Although these fuel cell companies are readying for the commercialization race, they are still working with demonstrations and field trials while fine tuning their product. They have not yet entered the commercialization track for the big race. Both Hydrogenics and Cellex hope to become entrants in a year or two.
Meanwhile, the Lead-acid companies, promoting and selling both flooded and VRLA (Valve-regulated Lead-acid), have been on the track for years. Each year, they continue to fine-tune their offerings to the forklift industry. For example, one of the September news releases came from Century Batteries. They described their “new approach to forklift batteries” by maximizing five-year battery life with new monitoring equipment which controls current draw on the battery between various functions such as traveling, lifting and unloading, both in empty and fully loaded modes. Thus, the battery’s energy is being tailored for optimal performance at all times.

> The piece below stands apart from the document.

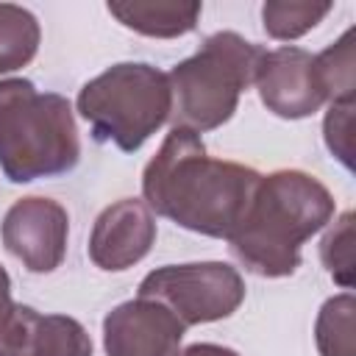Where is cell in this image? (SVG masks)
I'll use <instances>...</instances> for the list:
<instances>
[{"label":"cell","mask_w":356,"mask_h":356,"mask_svg":"<svg viewBox=\"0 0 356 356\" xmlns=\"http://www.w3.org/2000/svg\"><path fill=\"white\" fill-rule=\"evenodd\" d=\"M317 86L325 103H350L356 92V56H353V28H348L334 44L312 58Z\"/></svg>","instance_id":"13"},{"label":"cell","mask_w":356,"mask_h":356,"mask_svg":"<svg viewBox=\"0 0 356 356\" xmlns=\"http://www.w3.org/2000/svg\"><path fill=\"white\" fill-rule=\"evenodd\" d=\"M334 195L303 170L261 175L248 211L228 236L234 259L253 275L286 278L300 267V248L334 220Z\"/></svg>","instance_id":"2"},{"label":"cell","mask_w":356,"mask_h":356,"mask_svg":"<svg viewBox=\"0 0 356 356\" xmlns=\"http://www.w3.org/2000/svg\"><path fill=\"white\" fill-rule=\"evenodd\" d=\"M108 14L125 25L128 31H136L142 36H156V39H175L189 31H195L203 6L200 3H108Z\"/></svg>","instance_id":"12"},{"label":"cell","mask_w":356,"mask_h":356,"mask_svg":"<svg viewBox=\"0 0 356 356\" xmlns=\"http://www.w3.org/2000/svg\"><path fill=\"white\" fill-rule=\"evenodd\" d=\"M331 3H309V0H267L261 6V25L267 36L278 42H292L317 28L328 14Z\"/></svg>","instance_id":"16"},{"label":"cell","mask_w":356,"mask_h":356,"mask_svg":"<svg viewBox=\"0 0 356 356\" xmlns=\"http://www.w3.org/2000/svg\"><path fill=\"white\" fill-rule=\"evenodd\" d=\"M175 356H239L236 350L225 348V345H214V342H195L189 348H181Z\"/></svg>","instance_id":"20"},{"label":"cell","mask_w":356,"mask_h":356,"mask_svg":"<svg viewBox=\"0 0 356 356\" xmlns=\"http://www.w3.org/2000/svg\"><path fill=\"white\" fill-rule=\"evenodd\" d=\"M139 298L159 300L189 328L231 317L245 300V281L225 261L164 264L139 281Z\"/></svg>","instance_id":"6"},{"label":"cell","mask_w":356,"mask_h":356,"mask_svg":"<svg viewBox=\"0 0 356 356\" xmlns=\"http://www.w3.org/2000/svg\"><path fill=\"white\" fill-rule=\"evenodd\" d=\"M81 159L72 106L28 78L0 81V170L11 184L70 172Z\"/></svg>","instance_id":"3"},{"label":"cell","mask_w":356,"mask_h":356,"mask_svg":"<svg viewBox=\"0 0 356 356\" xmlns=\"http://www.w3.org/2000/svg\"><path fill=\"white\" fill-rule=\"evenodd\" d=\"M320 259L328 275L342 286H353V211H345L323 236Z\"/></svg>","instance_id":"17"},{"label":"cell","mask_w":356,"mask_h":356,"mask_svg":"<svg viewBox=\"0 0 356 356\" xmlns=\"http://www.w3.org/2000/svg\"><path fill=\"white\" fill-rule=\"evenodd\" d=\"M312 58L309 50L295 44L264 50L253 83L267 111L284 120H303L320 111L325 97L317 86Z\"/></svg>","instance_id":"9"},{"label":"cell","mask_w":356,"mask_h":356,"mask_svg":"<svg viewBox=\"0 0 356 356\" xmlns=\"http://www.w3.org/2000/svg\"><path fill=\"white\" fill-rule=\"evenodd\" d=\"M186 325L159 300L136 298L103 317L106 356H175Z\"/></svg>","instance_id":"8"},{"label":"cell","mask_w":356,"mask_h":356,"mask_svg":"<svg viewBox=\"0 0 356 356\" xmlns=\"http://www.w3.org/2000/svg\"><path fill=\"white\" fill-rule=\"evenodd\" d=\"M0 356H92V339L75 317L39 314L19 303Z\"/></svg>","instance_id":"11"},{"label":"cell","mask_w":356,"mask_h":356,"mask_svg":"<svg viewBox=\"0 0 356 356\" xmlns=\"http://www.w3.org/2000/svg\"><path fill=\"white\" fill-rule=\"evenodd\" d=\"M70 217L53 197H19L0 222L6 250L31 273H53L67 253Z\"/></svg>","instance_id":"7"},{"label":"cell","mask_w":356,"mask_h":356,"mask_svg":"<svg viewBox=\"0 0 356 356\" xmlns=\"http://www.w3.org/2000/svg\"><path fill=\"white\" fill-rule=\"evenodd\" d=\"M259 181L253 167L211 159L200 134L172 128L142 172V197L150 211L192 234L228 239Z\"/></svg>","instance_id":"1"},{"label":"cell","mask_w":356,"mask_h":356,"mask_svg":"<svg viewBox=\"0 0 356 356\" xmlns=\"http://www.w3.org/2000/svg\"><path fill=\"white\" fill-rule=\"evenodd\" d=\"M353 317H356V298L350 289L328 298L320 306L314 323V339L320 356H356Z\"/></svg>","instance_id":"15"},{"label":"cell","mask_w":356,"mask_h":356,"mask_svg":"<svg viewBox=\"0 0 356 356\" xmlns=\"http://www.w3.org/2000/svg\"><path fill=\"white\" fill-rule=\"evenodd\" d=\"M261 56L264 47L234 31L211 33L195 56L178 61L167 72L172 92V128L203 134L228 122L242 92L256 81Z\"/></svg>","instance_id":"4"},{"label":"cell","mask_w":356,"mask_h":356,"mask_svg":"<svg viewBox=\"0 0 356 356\" xmlns=\"http://www.w3.org/2000/svg\"><path fill=\"white\" fill-rule=\"evenodd\" d=\"M156 242V220L145 200L122 197L106 206L89 234V259L106 273H122L142 261Z\"/></svg>","instance_id":"10"},{"label":"cell","mask_w":356,"mask_h":356,"mask_svg":"<svg viewBox=\"0 0 356 356\" xmlns=\"http://www.w3.org/2000/svg\"><path fill=\"white\" fill-rule=\"evenodd\" d=\"M323 136L328 153L337 161H342L345 170H353V100L328 103V114L323 120Z\"/></svg>","instance_id":"18"},{"label":"cell","mask_w":356,"mask_h":356,"mask_svg":"<svg viewBox=\"0 0 356 356\" xmlns=\"http://www.w3.org/2000/svg\"><path fill=\"white\" fill-rule=\"evenodd\" d=\"M17 306L14 298H11V278L6 273V267L0 264V348L6 342V337L11 334V325H14V317H17Z\"/></svg>","instance_id":"19"},{"label":"cell","mask_w":356,"mask_h":356,"mask_svg":"<svg viewBox=\"0 0 356 356\" xmlns=\"http://www.w3.org/2000/svg\"><path fill=\"white\" fill-rule=\"evenodd\" d=\"M75 106L97 142L134 153L170 120L172 92L167 72L153 64L122 61L86 81Z\"/></svg>","instance_id":"5"},{"label":"cell","mask_w":356,"mask_h":356,"mask_svg":"<svg viewBox=\"0 0 356 356\" xmlns=\"http://www.w3.org/2000/svg\"><path fill=\"white\" fill-rule=\"evenodd\" d=\"M39 19L14 3H0V75L22 70L39 50Z\"/></svg>","instance_id":"14"}]
</instances>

Because VRLA batteries in traction applications are pointing toward a trend where traction is becoming the largest market opportunity for VRLA technology, a symposium on the technological status and challenges will be held during June in Hawaii. The application of VRLA technology is not trivial to the industry as this Leead-acid group continues to work with charge control, thermal management and product uniformity.
Perhaps, Lead-acid will see fuel cells begin to enter the starting gate in the next few years, but these batteries will continue to remain the top runners and keep market share. The Lead-acid providers should see their sales’ goal reaching the $600 million mark by 2008 without any strenuous competition from fuel cells.